From chapter "Facing Reality"
I’m known for saying that civilization is killing the planet, and that it needs to be stopped before it kills what or who is left. I don’t say this because I hate hot showers or Beethoven’s Ninth. I say this because I’ve long been capable of doing simple math.
I can do subtraction. I know if there are six billion passenger pigeons, and you subtract a billion, and then another billion, and you keep subtracting them faster than they can add to their own population (and faster than they can feed all those others in their biotic communities who eat them), then eventually there will be none. I know if there are uncountable salmon, and you reduce their numbers to where you can count them, and then you keep subtracting, eventually there will be none. I know if you estimate the weight of all the fish in the oceans in 1870, and you call that 100 percent, and then you keep subtracting fish until by 2010 you get it down to 10 percent, then there’s something deeply wrong with what you’re doing. I know the same is true for native forests reduced from 100 percent to 2 percent, native grasslands and wetlands reduced the same.

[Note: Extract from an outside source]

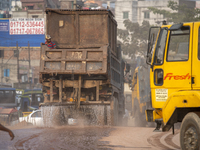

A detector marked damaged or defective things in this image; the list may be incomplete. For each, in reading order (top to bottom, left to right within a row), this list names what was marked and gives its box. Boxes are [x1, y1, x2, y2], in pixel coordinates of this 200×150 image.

rusty vehicle [39, 8, 126, 125]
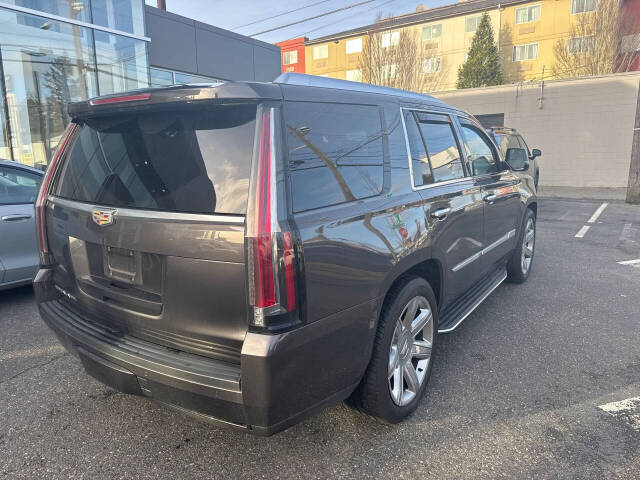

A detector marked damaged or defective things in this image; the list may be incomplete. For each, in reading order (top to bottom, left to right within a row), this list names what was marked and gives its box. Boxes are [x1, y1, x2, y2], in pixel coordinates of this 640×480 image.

pavement crack [0, 352, 70, 386]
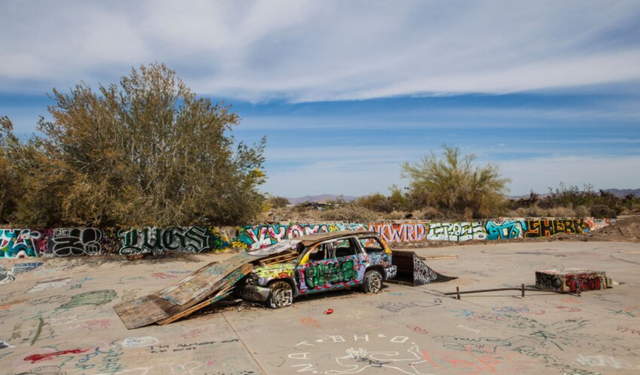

And I want to bring down civilization because I know how to add. I know that if you take a number, say, 315 (as in parts per million), and keep adding to it, eventually you’ll get to 350. And if you keep adding to that you’ll get to 400. And if you keep adding to that you’ll get to hell.
I don’t understand why so many of us don’t seem to know how to subtract or to add. Oh, sure, I understand that people come up with lots of rationalizations for avoiding the simple math, and they come up with lots of fancy names and algorithms to attempt to convince themselves that 100 minus 90 doesn’t equal 10, or that 315 plus 85 doesn’t equal 400 or that somehow hot showers, Beethoven’s Ninth, and high-speed internet access for some of us all add up to more than life on earth, but whether you call it “managing forests,” “generating hydroelectric power,” “developing natural resources,” “sustainable development,” “green energy,” “agriculture,” “running the whole Earth,” or any of a thousand other names, the subtraction and the addition continue.
What makes the whole thing even more insane is that the economic system requires constant addition, and this addition requires and creates subtraction, by which I mean capitalism (and before it, civilization) requires that production grow—add 2 or 3 percent each year—and production is a measure of the subtraction, that is, of the conversion of the living into the dead: forests into 2x4s, schools of fish into fish sticks or sushi or fertilizer.
The math is both simple and tragic.
I think that for some people—especially those in power—the only math that matters is constant addition into their bank accounts.
But I think that so many of the rest of us do what we can to avoid this math because if we do the subtraction, do the addition, our own personal sum will be unbearable sorrow, terror, and a feeling of being entirely out of control. I think many of us do what we can to avoid this math because we know that if we do the subtraction, do the addition, our psyches and our consciences and our lives will forever be changed; and we know that no matter how fierce the momentum that leads to this subtraction and addition, no matter our fears that we may be crushed (or perhaps more fearsome, ridiculed), that we will be led in some way to oppose the subtraction of life and the addition of toxics to this planet that is our only home.